IV. Complex Concepts Simplified
- Commonality
- All class members must share at least one legal or factual question whose answer will drive the outcome for the entire class.
- Typicality
- The claims of the class representatives must arise from the same events and be based on the same legal theory as the rest of the class.
- Predominance
- In “money damages” classes, common issues must outweigh individual issues in significance and number. Different damages amounts seldom defeat predominance.
- Superiority
- The class mechanism must be a better (fairer and more efficient) way to resolve the dispute than individual lawsuits or other procedures.

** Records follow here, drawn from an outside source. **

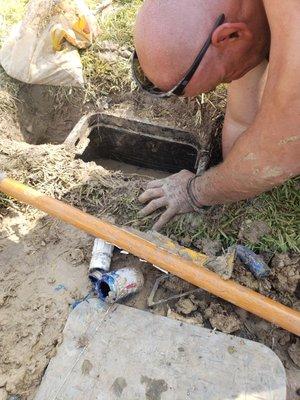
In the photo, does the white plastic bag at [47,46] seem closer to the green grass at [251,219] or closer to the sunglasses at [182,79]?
the sunglasses at [182,79]

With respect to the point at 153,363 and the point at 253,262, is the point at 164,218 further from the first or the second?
the point at 153,363

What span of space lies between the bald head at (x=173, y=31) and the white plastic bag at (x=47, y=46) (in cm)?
167

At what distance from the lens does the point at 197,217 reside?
2.48 metres

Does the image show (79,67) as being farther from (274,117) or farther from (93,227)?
(274,117)

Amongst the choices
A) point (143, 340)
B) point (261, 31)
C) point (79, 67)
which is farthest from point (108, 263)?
point (79, 67)

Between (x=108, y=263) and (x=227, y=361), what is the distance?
2.60ft

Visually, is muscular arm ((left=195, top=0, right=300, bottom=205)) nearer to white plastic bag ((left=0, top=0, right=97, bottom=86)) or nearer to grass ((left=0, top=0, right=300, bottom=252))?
grass ((left=0, top=0, right=300, bottom=252))

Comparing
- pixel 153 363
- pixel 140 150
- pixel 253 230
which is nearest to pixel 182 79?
pixel 253 230

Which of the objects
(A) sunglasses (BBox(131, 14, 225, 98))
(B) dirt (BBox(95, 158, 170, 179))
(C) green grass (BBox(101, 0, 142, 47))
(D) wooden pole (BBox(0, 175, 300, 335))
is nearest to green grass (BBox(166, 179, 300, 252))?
(D) wooden pole (BBox(0, 175, 300, 335))

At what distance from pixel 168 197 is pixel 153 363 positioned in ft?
3.12

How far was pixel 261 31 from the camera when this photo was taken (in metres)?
1.92

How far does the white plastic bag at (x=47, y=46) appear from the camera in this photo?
3371mm

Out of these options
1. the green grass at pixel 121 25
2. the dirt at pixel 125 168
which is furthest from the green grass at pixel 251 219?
the green grass at pixel 121 25

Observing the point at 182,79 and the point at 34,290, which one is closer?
the point at 182,79
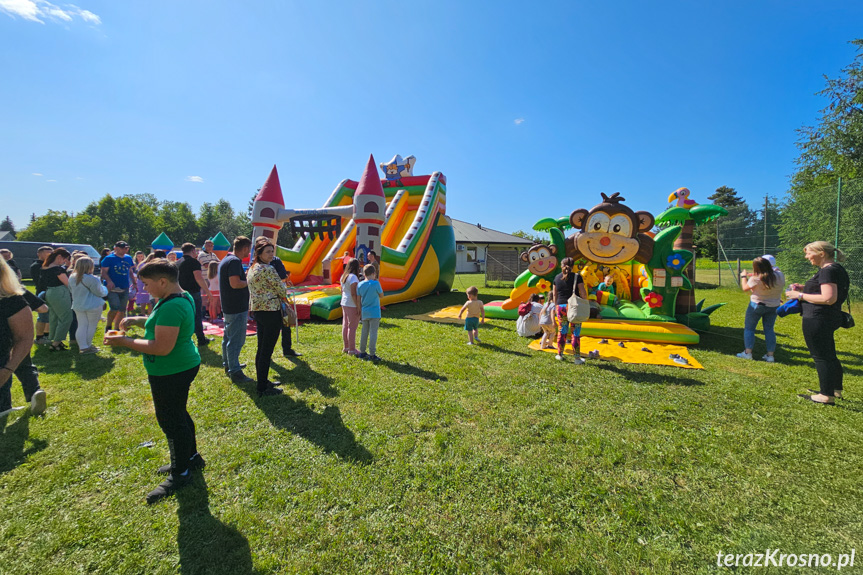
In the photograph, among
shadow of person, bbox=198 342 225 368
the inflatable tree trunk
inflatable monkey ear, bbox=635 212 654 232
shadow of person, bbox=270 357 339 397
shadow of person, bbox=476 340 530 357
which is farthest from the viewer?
the inflatable tree trunk

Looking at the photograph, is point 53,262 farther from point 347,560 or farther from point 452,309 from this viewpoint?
point 452,309

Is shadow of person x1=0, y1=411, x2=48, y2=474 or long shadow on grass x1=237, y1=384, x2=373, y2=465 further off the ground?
long shadow on grass x1=237, y1=384, x2=373, y2=465

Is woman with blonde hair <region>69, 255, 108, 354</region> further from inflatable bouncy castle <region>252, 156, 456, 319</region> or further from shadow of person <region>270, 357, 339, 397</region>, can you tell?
inflatable bouncy castle <region>252, 156, 456, 319</region>

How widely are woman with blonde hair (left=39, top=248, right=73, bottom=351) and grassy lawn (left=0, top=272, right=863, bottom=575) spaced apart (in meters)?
1.37

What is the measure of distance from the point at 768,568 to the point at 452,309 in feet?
26.3

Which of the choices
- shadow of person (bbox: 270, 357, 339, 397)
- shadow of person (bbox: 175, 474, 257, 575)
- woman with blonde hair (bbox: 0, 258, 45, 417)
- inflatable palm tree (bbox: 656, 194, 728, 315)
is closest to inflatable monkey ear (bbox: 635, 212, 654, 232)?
inflatable palm tree (bbox: 656, 194, 728, 315)

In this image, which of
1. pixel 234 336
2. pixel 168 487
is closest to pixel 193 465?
pixel 168 487

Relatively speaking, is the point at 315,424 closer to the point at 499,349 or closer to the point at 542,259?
the point at 499,349

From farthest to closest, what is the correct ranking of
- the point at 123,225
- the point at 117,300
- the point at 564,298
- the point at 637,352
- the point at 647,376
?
the point at 123,225 < the point at 117,300 < the point at 637,352 < the point at 564,298 < the point at 647,376

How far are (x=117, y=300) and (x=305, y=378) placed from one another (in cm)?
479

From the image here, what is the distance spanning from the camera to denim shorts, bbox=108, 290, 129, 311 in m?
6.37

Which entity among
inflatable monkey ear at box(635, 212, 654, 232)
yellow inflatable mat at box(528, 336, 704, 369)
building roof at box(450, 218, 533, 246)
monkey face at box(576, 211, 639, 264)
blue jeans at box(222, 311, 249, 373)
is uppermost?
building roof at box(450, 218, 533, 246)

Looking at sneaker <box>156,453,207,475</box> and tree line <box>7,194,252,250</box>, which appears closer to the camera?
sneaker <box>156,453,207,475</box>

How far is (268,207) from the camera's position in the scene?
32.6 feet
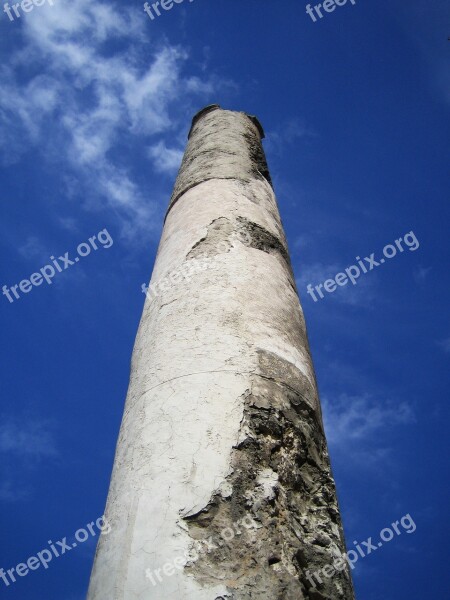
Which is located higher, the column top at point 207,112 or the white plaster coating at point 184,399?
the column top at point 207,112

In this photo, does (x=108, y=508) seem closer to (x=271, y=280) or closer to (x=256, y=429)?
(x=256, y=429)

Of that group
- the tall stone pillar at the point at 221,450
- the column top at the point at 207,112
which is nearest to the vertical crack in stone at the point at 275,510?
the tall stone pillar at the point at 221,450

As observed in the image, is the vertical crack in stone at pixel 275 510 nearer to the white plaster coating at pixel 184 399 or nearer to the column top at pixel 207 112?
the white plaster coating at pixel 184 399

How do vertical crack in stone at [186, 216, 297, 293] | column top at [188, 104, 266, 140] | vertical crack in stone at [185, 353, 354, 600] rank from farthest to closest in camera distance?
column top at [188, 104, 266, 140], vertical crack in stone at [186, 216, 297, 293], vertical crack in stone at [185, 353, 354, 600]

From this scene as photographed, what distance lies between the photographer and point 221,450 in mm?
1527

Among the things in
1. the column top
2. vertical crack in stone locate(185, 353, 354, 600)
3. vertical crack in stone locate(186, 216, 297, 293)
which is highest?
the column top

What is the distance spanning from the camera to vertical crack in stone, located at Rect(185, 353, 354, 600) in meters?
1.32

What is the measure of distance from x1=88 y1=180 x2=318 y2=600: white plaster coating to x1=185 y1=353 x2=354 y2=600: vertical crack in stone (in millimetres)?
36

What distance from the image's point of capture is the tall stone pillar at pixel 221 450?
133 cm

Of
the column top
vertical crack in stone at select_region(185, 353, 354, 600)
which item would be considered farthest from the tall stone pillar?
the column top

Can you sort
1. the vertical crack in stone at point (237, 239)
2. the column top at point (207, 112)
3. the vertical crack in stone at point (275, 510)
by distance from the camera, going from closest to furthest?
the vertical crack in stone at point (275, 510)
the vertical crack in stone at point (237, 239)
the column top at point (207, 112)

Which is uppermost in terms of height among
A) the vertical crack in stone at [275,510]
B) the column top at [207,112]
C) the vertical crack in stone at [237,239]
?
the column top at [207,112]

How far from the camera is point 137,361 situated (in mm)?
2086

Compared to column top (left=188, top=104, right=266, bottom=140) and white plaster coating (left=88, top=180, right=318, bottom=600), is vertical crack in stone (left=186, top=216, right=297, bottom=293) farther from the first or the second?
column top (left=188, top=104, right=266, bottom=140)
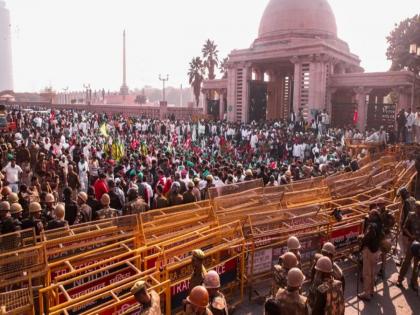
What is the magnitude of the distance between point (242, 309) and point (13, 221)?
13.8 ft

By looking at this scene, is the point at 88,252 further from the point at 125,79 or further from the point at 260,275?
the point at 125,79

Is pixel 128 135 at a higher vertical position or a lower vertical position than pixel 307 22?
lower

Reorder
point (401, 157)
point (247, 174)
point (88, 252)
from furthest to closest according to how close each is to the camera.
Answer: point (401, 157), point (247, 174), point (88, 252)

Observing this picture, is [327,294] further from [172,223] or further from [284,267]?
[172,223]

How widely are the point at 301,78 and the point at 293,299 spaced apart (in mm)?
25534

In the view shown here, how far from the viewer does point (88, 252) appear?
208 inches

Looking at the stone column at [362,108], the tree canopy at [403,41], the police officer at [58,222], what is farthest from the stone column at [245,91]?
the police officer at [58,222]

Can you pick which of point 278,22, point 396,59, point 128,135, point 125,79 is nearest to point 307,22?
point 278,22

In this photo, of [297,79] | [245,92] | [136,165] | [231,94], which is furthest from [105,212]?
[231,94]

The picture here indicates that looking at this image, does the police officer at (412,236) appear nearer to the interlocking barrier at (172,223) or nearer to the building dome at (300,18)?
the interlocking barrier at (172,223)

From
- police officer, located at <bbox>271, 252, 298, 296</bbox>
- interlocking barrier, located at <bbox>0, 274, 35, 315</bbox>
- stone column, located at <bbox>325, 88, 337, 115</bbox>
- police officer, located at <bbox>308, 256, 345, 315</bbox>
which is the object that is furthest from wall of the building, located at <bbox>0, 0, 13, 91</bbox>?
police officer, located at <bbox>308, 256, 345, 315</bbox>

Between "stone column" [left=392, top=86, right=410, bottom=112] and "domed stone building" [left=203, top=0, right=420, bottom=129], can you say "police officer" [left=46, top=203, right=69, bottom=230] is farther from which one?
"stone column" [left=392, top=86, right=410, bottom=112]

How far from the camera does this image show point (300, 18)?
34281 millimetres

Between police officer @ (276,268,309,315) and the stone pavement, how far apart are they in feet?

- “Integral and Indispensable” Activities
- Tasks so closely related to the principal job duties that they are indispensable to performing those duties (e.g., donning safety gear). If so, they are typically compensable.
- Continuous Workday Rule
- Once an employee performs the first principal activity, the workday continues until the last principal activity, capturing “gap time” in between.
- De Minimis Doctrine
- A narrow defense allowing employers to disregard extremely trivial periods of otherwise compensable work; Wisconsin has not explicitly rejected but applies it sparingly (see Piper).
V. Conclusion
McDaniel crystallizes the principle that class certification in Wisconsin is a procedural gateway—not an adjudication on liability. By forbidding judges from disqualifying classes on the ground that they are “sure to lose,” the Court reinforces access to collective redress mechanisms and harmonises state practice with prevailing federal authority. Future litigants should expect certification debates to focus on the architecture of the class—numerosity, commonality, typicality, adequacy, predominance, superiority—while the courthouse doors to merits arguments remain firmly further down the corridor, at summary judgment or trial. The ruling significantly strengthens the predictability and integrity of Wisconsin’s class-action landscape.